Treat remediation as investment, not cost.

Cleaning up technical debt, documenting tribal knowledge, resolving architectural workarounds — this work often gets classified as cost. It's actually the highest-ROI investment an organisation can make before any AI deployment. An agent operating on a clean, well-documented foundation will deliver compounding value. The same agent on a fragile foundation will deliver compounding problems. The maths is straightforward, even if the budget conversation isn't.

Govern the population before it governs you.

The microservices lesson is available to anyone willing to learn from it: set boundaries on quantity, scope, and authority before deployment, not after the orchestration becomes unmanageable. For agents, this means answering uncomfortable questions early: How many agents is enough? Who authorises a new agent deployment? What's the retirement criteria for an agent that's no longer needed? These questions feel bureaucratic until the alternative becomes real.

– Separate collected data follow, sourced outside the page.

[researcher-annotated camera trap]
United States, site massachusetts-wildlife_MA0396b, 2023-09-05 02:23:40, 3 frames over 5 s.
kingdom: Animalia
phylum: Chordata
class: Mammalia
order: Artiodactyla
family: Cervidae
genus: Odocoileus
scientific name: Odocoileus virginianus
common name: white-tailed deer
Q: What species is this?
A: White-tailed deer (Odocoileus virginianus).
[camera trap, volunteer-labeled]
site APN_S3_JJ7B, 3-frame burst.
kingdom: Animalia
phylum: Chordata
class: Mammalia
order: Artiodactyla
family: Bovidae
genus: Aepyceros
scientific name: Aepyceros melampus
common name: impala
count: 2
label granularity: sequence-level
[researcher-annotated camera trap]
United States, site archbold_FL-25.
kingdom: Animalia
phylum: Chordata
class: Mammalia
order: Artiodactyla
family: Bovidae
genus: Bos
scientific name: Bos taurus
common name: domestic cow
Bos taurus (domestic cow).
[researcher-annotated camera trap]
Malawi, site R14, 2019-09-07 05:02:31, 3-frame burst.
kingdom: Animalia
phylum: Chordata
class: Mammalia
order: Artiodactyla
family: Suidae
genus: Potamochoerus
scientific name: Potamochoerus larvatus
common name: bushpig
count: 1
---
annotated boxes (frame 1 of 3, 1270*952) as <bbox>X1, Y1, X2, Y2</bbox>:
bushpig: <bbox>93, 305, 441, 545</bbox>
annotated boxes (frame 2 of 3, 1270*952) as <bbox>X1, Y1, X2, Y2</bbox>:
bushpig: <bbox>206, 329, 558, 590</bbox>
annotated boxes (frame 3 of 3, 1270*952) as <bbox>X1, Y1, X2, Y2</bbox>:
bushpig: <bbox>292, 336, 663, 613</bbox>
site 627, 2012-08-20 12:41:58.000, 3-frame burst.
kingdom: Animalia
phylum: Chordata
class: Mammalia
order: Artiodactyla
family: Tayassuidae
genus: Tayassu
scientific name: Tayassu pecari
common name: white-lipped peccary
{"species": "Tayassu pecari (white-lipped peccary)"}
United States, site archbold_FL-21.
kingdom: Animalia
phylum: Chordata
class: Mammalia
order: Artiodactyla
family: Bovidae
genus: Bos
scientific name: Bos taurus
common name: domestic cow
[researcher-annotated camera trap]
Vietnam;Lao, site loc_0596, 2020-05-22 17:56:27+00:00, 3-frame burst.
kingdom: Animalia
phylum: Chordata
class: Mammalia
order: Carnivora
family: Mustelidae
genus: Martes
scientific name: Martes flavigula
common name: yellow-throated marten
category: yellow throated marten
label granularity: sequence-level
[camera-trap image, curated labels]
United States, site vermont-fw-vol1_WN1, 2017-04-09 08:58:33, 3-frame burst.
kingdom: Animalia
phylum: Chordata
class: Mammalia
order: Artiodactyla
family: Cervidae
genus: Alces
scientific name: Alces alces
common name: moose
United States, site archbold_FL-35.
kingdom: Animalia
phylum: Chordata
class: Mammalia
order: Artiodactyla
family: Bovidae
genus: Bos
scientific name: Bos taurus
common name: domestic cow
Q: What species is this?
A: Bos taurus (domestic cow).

Build the feedback loops for humans first, then for agents.

Harness engineering emphasises feedback loops for agents — and rightly so. But consider this: if your organisation doesn't already have effective feedback loops for human decision-making (clear escalation paths, post-incident reviews that actually change behaviour, metrics that measure outcomes rather than activity), adding agent feedback loops on top won't solve the structural gap. It will add a layer of data that the existing human loops aren't equipped to process.


The Sequence Matters

If there's one takeaway from all of this, it's that the order matters more than the ambition.

Diagnose before you deploy. Remediate before you automate. Govern before you scale. Then — and only then — engineer the harness.

This sequence is slower. It's less impressive in a quarterly review. It doesn't generate the kind of announcements that trend on LinkedIn.

But it works. And in enterprise environments where failure isn't a learning opportunity but a direct impact on millions of transactions, customers, or operations — "it works" is the only metric that matters.


The Bottom Line

Harness engineering isn't wrong. It's incomplete.

The conversation about how humans should structure the space for AI agents is necessary and overdue. But it tends to skip the hardest, most expensive, and most important question: is the space itself ready for agents?

In most enterprises, the honest answer is "not yet." And that's not a failure — it's an opportunity. The organisations that take the time to prepare the foundation will be the ones where harness engineering actually delivers on its promise.

The right idea, on the right foundation, at the right time. That's the combination worth pursuing.